Given request
Only the run of lines from the one containing "How great a distance" through the last line should be returned, exactly as written.
○ ○ ○ ○ ○
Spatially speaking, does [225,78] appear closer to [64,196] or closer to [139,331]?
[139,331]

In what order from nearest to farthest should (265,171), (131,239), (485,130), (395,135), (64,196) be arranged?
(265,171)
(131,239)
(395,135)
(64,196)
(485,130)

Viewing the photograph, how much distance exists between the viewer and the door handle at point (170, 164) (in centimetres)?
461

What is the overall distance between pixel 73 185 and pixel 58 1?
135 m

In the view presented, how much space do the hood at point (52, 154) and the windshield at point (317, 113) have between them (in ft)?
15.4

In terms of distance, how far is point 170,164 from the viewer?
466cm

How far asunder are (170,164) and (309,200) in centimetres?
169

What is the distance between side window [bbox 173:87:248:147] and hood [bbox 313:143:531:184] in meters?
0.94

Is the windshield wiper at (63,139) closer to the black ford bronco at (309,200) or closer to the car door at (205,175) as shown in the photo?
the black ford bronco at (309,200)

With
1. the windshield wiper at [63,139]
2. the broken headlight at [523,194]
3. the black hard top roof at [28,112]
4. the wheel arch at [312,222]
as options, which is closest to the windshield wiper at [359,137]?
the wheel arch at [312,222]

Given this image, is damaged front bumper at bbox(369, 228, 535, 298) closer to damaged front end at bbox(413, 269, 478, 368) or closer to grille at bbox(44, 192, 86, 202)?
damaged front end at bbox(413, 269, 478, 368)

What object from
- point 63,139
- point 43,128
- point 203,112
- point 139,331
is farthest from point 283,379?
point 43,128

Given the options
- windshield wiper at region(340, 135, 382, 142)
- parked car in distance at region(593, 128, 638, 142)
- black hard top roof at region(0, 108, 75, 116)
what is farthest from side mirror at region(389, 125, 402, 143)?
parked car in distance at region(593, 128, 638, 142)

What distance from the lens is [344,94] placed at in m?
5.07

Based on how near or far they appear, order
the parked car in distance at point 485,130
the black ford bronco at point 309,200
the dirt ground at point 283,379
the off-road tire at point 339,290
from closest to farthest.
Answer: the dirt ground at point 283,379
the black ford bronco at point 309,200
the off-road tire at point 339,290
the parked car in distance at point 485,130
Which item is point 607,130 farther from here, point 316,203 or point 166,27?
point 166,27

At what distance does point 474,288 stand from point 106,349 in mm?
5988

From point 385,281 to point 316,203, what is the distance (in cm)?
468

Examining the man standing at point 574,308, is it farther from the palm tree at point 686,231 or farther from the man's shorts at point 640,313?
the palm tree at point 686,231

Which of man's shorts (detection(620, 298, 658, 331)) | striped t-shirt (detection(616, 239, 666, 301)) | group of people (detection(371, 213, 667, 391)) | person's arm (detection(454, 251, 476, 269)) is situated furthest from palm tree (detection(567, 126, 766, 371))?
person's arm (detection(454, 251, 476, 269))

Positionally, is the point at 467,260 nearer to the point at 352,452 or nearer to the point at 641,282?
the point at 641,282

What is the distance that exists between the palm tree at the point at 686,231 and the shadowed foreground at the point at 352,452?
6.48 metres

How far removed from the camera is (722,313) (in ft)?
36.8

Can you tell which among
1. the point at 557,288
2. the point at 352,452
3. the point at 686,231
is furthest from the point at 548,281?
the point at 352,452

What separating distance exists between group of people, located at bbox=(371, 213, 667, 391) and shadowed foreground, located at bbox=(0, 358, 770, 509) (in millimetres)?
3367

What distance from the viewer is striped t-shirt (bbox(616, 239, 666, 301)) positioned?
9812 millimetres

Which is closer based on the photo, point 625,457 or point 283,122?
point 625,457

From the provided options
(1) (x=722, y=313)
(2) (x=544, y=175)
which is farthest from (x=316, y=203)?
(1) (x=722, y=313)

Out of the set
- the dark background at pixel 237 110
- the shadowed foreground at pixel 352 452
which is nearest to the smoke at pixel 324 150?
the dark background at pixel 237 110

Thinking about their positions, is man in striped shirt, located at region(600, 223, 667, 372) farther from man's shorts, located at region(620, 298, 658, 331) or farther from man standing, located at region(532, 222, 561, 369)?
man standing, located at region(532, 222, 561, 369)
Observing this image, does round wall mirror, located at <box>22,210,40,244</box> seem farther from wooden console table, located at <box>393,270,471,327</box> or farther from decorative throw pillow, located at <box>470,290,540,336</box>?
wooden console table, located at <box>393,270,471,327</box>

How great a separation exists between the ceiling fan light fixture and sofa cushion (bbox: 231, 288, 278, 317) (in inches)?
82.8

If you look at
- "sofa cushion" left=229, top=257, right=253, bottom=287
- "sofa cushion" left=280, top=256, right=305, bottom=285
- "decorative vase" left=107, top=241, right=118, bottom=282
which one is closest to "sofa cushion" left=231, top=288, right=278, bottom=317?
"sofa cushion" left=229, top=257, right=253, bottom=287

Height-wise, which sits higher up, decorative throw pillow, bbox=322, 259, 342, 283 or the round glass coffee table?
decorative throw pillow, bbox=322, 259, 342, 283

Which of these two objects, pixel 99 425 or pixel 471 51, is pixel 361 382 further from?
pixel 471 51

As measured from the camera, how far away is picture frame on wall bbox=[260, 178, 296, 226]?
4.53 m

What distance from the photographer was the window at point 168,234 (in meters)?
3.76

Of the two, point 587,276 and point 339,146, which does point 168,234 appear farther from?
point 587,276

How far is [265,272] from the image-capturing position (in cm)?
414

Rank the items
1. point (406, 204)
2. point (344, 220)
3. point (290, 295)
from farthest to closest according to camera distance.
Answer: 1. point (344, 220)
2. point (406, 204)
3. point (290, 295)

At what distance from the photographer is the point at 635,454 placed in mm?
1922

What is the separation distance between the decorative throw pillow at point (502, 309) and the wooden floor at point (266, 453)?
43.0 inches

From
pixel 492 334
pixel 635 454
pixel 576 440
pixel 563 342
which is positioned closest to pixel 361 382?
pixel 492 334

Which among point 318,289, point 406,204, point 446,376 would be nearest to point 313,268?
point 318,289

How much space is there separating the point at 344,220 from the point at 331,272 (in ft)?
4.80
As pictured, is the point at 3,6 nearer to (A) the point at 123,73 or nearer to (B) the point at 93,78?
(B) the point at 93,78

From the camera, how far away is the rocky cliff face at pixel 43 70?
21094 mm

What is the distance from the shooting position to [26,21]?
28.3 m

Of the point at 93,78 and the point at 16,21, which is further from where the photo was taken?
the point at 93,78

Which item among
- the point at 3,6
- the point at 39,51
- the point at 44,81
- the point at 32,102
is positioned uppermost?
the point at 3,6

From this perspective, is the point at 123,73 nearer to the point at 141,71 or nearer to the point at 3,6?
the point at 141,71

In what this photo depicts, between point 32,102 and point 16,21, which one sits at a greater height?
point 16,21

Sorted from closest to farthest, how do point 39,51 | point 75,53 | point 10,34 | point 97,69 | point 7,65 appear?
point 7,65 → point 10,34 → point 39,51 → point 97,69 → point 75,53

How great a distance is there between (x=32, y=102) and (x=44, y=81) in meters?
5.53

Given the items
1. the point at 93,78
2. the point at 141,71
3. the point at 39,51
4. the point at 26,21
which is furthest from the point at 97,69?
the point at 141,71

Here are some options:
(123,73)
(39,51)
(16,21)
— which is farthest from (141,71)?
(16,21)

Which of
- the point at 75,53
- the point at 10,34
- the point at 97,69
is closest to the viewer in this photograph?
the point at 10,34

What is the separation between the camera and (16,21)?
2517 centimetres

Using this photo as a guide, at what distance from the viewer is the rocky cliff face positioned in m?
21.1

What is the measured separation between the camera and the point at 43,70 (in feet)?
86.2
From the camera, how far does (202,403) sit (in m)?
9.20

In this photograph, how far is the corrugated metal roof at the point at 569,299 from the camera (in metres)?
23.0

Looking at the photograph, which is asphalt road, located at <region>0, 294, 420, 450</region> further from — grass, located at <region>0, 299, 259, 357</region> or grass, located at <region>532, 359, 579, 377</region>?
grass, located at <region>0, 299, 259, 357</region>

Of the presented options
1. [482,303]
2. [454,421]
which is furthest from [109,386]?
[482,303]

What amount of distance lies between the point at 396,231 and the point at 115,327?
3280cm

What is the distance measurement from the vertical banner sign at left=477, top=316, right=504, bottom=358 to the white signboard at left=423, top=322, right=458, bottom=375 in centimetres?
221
○ ○ ○ ○ ○
Exercise answer
How great a distance is there between (x=32, y=102) and (x=44, y=81) in meters?
5.53

Given the items
1. the point at 93,78
2. the point at 141,71
3. the point at 39,51
4. the point at 26,21
which is furthest from the point at 97,69?
the point at 141,71

Here are some options:
(123,73)
(39,51)
(16,21)
— which is farthest from (141,71)?
(16,21)

Which of
- the point at 75,53
- the point at 10,34
- the point at 97,69
is closest to the viewer in this photograph?
the point at 10,34

What is the separation between the camera and (16,21)?
2517 centimetres

Using this photo as a guide, at what distance from the viewer is the rocky cliff face positioned in m?
21.1

What is the measured separation between the camera and the point at 43,70 (in feet)?
86.2
From the camera, how far does (202,403) sit (in m)?
9.20

In this photograph, how far is the corrugated metal roof at the point at 569,299 from the camera (in metres)?
23.0

Looking at the photograph, which is asphalt road, located at <region>0, 294, 420, 450</region> further from — grass, located at <region>0, 299, 259, 357</region> or grass, located at <region>532, 359, 579, 377</region>?
grass, located at <region>0, 299, 259, 357</region>

Of the presented options
1. [482,303]
2. [454,421]
which is furthest from [109,386]?
[482,303]

What amount of distance lies between the point at 396,231 and the point at 115,327?
3280cm

What is the distance measurement from the vertical banner sign at left=477, top=316, right=504, bottom=358 to the white signboard at left=423, top=322, right=458, bottom=375 in centimetres?
221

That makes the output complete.